-- START OF Information given --

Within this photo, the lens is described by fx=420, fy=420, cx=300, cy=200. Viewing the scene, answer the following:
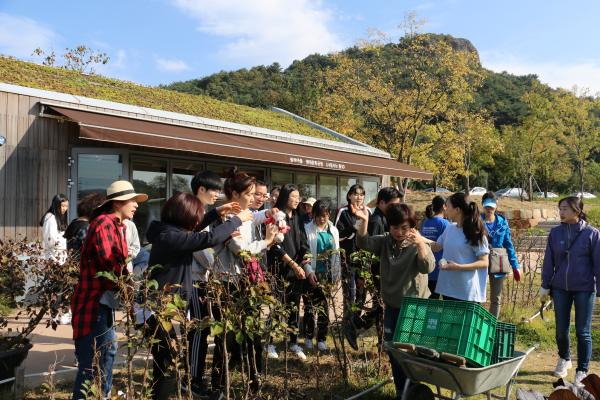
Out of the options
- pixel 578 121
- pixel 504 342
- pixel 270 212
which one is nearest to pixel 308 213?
pixel 270 212

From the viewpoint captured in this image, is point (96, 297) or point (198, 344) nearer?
point (96, 297)

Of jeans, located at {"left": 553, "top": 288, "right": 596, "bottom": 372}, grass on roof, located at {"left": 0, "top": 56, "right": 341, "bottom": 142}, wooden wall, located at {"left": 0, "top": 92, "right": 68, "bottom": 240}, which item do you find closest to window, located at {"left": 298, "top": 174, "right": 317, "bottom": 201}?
grass on roof, located at {"left": 0, "top": 56, "right": 341, "bottom": 142}

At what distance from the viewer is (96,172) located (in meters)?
7.19

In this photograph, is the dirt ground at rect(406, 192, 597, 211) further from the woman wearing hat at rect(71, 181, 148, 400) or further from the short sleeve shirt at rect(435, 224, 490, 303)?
the woman wearing hat at rect(71, 181, 148, 400)

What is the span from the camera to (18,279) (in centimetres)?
351

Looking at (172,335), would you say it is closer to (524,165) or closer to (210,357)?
(210,357)

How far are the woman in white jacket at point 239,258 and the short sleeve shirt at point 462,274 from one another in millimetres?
1665

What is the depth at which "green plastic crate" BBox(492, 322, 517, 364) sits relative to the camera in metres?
2.95

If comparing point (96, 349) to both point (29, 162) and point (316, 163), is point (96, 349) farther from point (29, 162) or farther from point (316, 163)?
point (316, 163)

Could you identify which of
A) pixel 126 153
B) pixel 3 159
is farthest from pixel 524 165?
pixel 3 159

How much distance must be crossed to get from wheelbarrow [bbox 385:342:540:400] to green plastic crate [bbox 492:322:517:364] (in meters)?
0.14

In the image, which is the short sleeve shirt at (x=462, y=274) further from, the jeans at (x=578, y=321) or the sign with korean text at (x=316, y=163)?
the sign with korean text at (x=316, y=163)

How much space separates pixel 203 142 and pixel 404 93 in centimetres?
1489

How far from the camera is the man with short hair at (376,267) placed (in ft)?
13.5
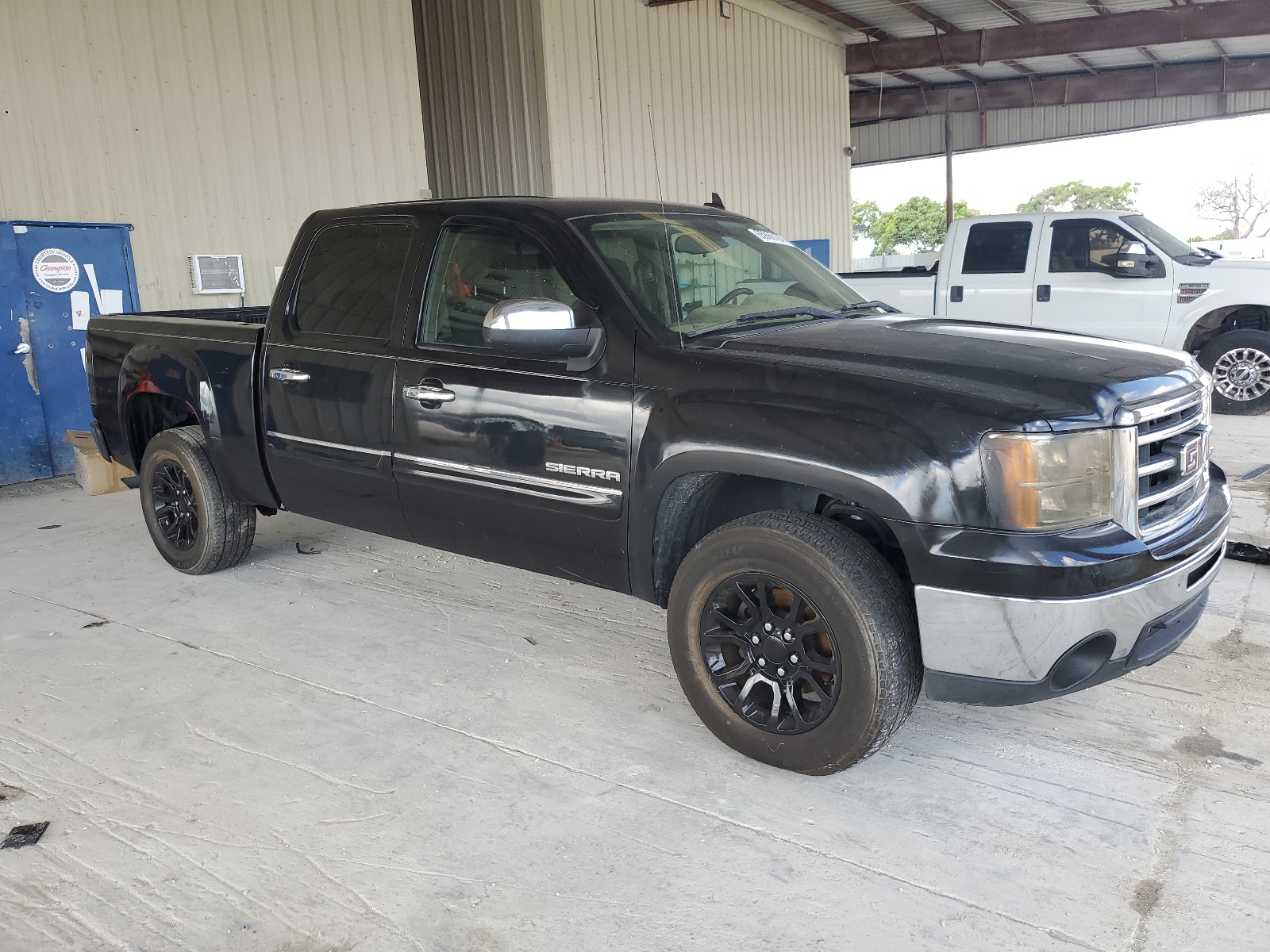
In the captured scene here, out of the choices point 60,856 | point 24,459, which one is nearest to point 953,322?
point 60,856

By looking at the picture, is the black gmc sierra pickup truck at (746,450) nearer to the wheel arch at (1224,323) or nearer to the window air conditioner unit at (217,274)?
the window air conditioner unit at (217,274)

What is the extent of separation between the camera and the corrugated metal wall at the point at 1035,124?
24.3 metres

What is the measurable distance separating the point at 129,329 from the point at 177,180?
4.31m

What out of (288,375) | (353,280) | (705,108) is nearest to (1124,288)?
(353,280)

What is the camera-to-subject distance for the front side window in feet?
11.9

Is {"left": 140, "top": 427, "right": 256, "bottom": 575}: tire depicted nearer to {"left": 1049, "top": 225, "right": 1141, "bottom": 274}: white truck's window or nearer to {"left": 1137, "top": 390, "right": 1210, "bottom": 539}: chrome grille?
{"left": 1137, "top": 390, "right": 1210, "bottom": 539}: chrome grille

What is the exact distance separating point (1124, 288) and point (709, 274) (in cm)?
707

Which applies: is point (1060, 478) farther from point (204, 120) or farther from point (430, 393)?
point (204, 120)

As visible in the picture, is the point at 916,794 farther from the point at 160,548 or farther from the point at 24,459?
the point at 24,459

-- END OF Information given --

Given task
Reproduce word for word every line from the one containing "What out of" up to and including the final line of the rows.

Response
What out of (288,375) | (353,280) | (705,108) is nearest to (1124,288)?
(353,280)

What is the camera-to-subject distance for the front side window in feet?
11.9

Is {"left": 140, "top": 427, "right": 256, "bottom": 575}: tire depicted nearer to {"left": 1049, "top": 225, "right": 1141, "bottom": 274}: white truck's window or nearer to {"left": 1137, "top": 390, "right": 1210, "bottom": 539}: chrome grille?
{"left": 1137, "top": 390, "right": 1210, "bottom": 539}: chrome grille

What is the exact distance separating point (1124, 288) and point (709, 274) (in cm)?
707

Which applies: is point (1060, 478) farther from point (204, 120) or farther from point (430, 393)?
point (204, 120)

As visible in the picture, is the point at 916,794 farther from the point at 160,548 or farther from the point at 24,459?
the point at 24,459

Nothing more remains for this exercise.